The pre-exec scan catches files present at startup. Runtime behavior differs by platform.

### Linux (seccomp-notify)

In [Supervised mode](/cli/features/supervisor), the seccomp-notify supervisor traps every `openat()` syscall. When the target path matches an include pattern, the supervisor verifies the file's bundle before allowing the read. Unsigned, tampered, or blocklisted files are denied with `EPERM`.

The verification result is cached by (path, inode, mtime, size). If any metadata changes, the cache entry is invalidated.

Files that appear mid-session (e.g., via `curl` or `git pull`) are verified on first open. Linux provides true runtime interception.

### macOS (Seatbelt)

On macOS, trust verification is **startup-only**. For each verified file, a literal `(deny file-write-data ...)` rule is emitted in the Seatbelt profile, making the file structurally immutable for the session.

macOS does not have syscall-level file-open interception equivalent to Linux's seccomp-notify.

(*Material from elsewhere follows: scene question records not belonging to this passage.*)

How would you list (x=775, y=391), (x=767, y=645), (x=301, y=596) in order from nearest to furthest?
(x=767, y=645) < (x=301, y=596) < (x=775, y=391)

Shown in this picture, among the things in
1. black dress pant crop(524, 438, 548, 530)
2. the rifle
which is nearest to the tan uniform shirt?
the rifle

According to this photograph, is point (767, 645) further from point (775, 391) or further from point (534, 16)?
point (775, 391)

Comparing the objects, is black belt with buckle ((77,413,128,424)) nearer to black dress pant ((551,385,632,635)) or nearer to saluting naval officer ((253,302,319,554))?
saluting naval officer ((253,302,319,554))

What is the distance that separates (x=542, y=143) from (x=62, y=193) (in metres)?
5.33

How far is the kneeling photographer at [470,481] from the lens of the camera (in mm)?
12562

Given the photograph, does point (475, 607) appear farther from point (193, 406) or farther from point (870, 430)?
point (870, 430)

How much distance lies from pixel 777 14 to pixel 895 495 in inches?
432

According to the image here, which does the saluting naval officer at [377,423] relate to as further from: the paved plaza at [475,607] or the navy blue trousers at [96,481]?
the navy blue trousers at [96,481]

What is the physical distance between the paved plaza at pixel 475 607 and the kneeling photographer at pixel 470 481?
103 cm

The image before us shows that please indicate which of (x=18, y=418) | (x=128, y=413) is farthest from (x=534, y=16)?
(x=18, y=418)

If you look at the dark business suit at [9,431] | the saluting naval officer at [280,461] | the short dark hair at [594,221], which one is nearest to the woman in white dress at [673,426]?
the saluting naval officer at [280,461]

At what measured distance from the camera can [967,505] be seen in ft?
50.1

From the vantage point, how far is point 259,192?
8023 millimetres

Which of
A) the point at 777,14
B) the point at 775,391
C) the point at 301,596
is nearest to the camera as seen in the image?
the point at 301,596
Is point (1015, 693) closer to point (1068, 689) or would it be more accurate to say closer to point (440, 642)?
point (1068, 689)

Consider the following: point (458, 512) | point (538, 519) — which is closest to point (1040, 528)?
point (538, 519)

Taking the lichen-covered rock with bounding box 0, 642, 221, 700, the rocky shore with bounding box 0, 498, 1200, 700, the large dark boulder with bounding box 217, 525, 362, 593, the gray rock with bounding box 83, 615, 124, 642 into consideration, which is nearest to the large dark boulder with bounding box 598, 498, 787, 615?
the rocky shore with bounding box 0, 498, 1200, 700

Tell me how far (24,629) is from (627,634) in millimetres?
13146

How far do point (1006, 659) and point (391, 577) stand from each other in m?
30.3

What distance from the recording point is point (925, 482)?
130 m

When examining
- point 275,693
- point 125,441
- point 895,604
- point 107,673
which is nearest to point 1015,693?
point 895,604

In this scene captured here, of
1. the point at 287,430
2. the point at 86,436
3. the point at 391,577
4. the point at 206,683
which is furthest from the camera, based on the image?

A file matching `includes` that appears after the sandbox is applied will be readable if its parent directory has read access granted.

The macOS enforcement model provides:

* **Integrity of verified files** — kernel-level write-protection prevents tampering
* **Startup gating** — if any existing file fails verification, the sandbox refuses to start
* **No runtime interception** — file existence and verification are evaluated once at startup

## Why Glob Patterns?

Pattern matching keeps the system practical: it avoids requiring every file in the working directory to be signed, and lets you define the verification boundary to match your needs. Common use cases include agent instruction files (`SKILLS*`, `CLAUDE*`), configuration files (`*.cfg`, `*.ini`), scripts (`*.py`, `*.sh`), or any other files your workflow depends on.